▶ [Exercise set]:
• a. Could you transcribe the risk factors text between "We rely on licenses" and "harm our business.", inclusive?
• b. Can you condense the paragraph of the risk factors that begins "Our success in developing marketable products" into two sentences while keeping its main facts?

The loss of key personnel, including our Chief Executive Officer and our President, could delay or prevent achieving our objectives.
Our research, product development and business efforts could be adversely affected by the loss of one or more key members of our scientific or management staff, including our Chief Executive Officer, Dr. Dino Dina, and our President, Dr. J. Tyler Martin. We currently have no key person insurance on any of our employees.
Because we are a relatively small biopharmaceutical company with limited resources, we may not be able to attract and retain qualified personnel.
Our success in developing marketable products and achieving a competitive position will depend, in part, on our ability to attract and retain qualified scientific and management personnel, particularly in areas requiring specific technical, scientific or medical expertise. There is intense competition for the services of these personnel. If we do not succeed in attracting new personnel and retaining and motivating existing personnel, our operations may suffer and we may be unable to implement our current initiatives.
We may develop, seek regulatory approval for and market our product candidates outside the United States, requiring a significant commitment of resources. Failure to successfully manage our international operations could result in significant unanticipated costs and delays in regulatory approval or commercialization of our product candidates.
We may seek to introduce certain of our product candidates in various markets outside the United States. Developing, seeking regulatory approval for and marketing our product candidates outside the Unites States could impose substantial burdens on our resources and divert managements attention from domestic operations. International operations are subject to risk, including:
| the difficulty of managing geographically distant operations, including recruiting and retaining qualified employees, locating adequate facilities and establishing useful business support relationships in the local community; |
| compliance with varying international regulatory requirements, laws and treaties; |
| securing international distribution, marketing and sales capabilities; |
| adequate protection of our intellectual property rights; |
| legal uncertainties and potential timing delays associated with tariffs, export licenses and other trade barriers; |
| adverse tax consequences; |
| the fluctuation of conversion rates between foreign currencies and the U.S. dollar; and |
| regional and geopolitical risks. |
To date, we have not filed for marketing approval for any of our product candidates outside the United States. We may not obtain foreign regulatory approvals on a timely basis, if at all. Approval by the FDA does not ensure approval by regulatory agencies in other foreign countries. However, a failure or delay in obtaining regulatory approval in one jurisdiction may have a negative effect on the regulatory approval process in other jurisdictions, including approval by the FDA. If we are unable to successfully manage our international operations, we may incur significant unanticipated costs and delays in regulatory approval or commercialization of our product candidates, which would impair our ability to generate revenues.
We rely on licenses to intellectual property from third parties. Impairment of these licenses or our inability to maintain them would severely harm our business.
Our current research and development efforts depend upon our license arrangements for intellectual property owned by third parties. Our dependence on these licenses subjects us to numerous risks, such as disputes regarding the use of the licensed intellectual property and the creation and ownership of new discoveries under such license agreements. In addition, these license arrangements require us to make timely payments in order to maintain our licenses and typically contain diligence or milestone-based termination provisions. Our failure to meet any obligations pursuant to these agreements could allow our licensors to terminate our agreements or undertake other remedies such as converting exclusive to non-exclusive licenses if we are not able to cure or obtain waivers for such failures or amend the term of such agreements on terms acceptable to us. In addition, our license agreements may be terminated or may expire by their terms, and we may not be able to maintain the exclusivity of these licenses. If we cannot maintain licenses that are advantageous or necessary to the development or the commercialization of our product candidates, we may be required to expend significant time and resources to develop or license similar technology or to find other alternatives to maintaining the competitive position of our products. If such alternatives are not available to us in a timely manner or on acceptable terms, we may be unable to continue development or commercialize our product candidates. In addition, we must make timely payments or meet diligence obligations in order to maintain any such licenses in effect. In the absence of a current license, we may be required to redesign our technology so it does not infringe a third partys patents, which may not be possible or could require substantial funds and time.

▶ [Source data]:
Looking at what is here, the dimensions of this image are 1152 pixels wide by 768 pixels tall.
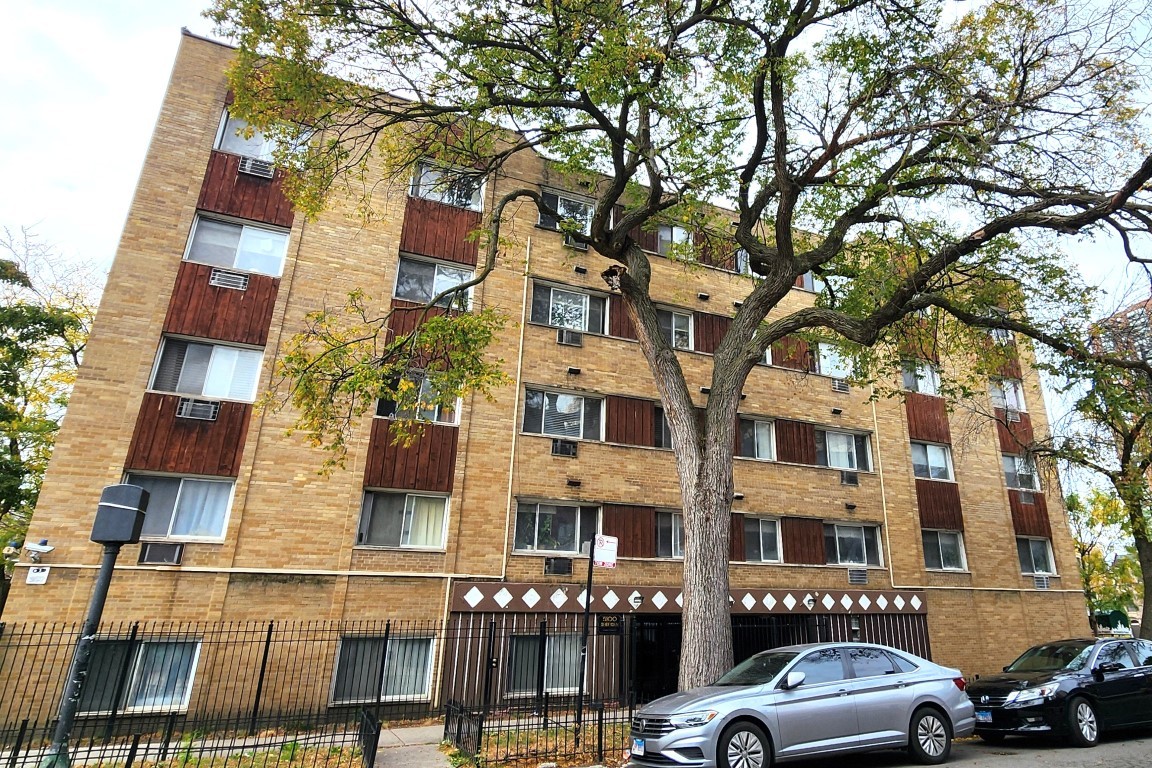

▶ [Solutions below]:
• a.
We rely on licenses to intellectual property from third parties. Impairment of these licenses or our inability to maintain them would severely harm our business.

• b. Our ability to develop marketable products and become competitive depends partly on attracting and retaining qualified scientific and management personnel, especially those with specific technical, scientific or medical expertise, for whom competition is intense. If we fail to attract new personnel and to retain and motivate existing staff, our operations may suffer and we may be unable to implement our current initiatives.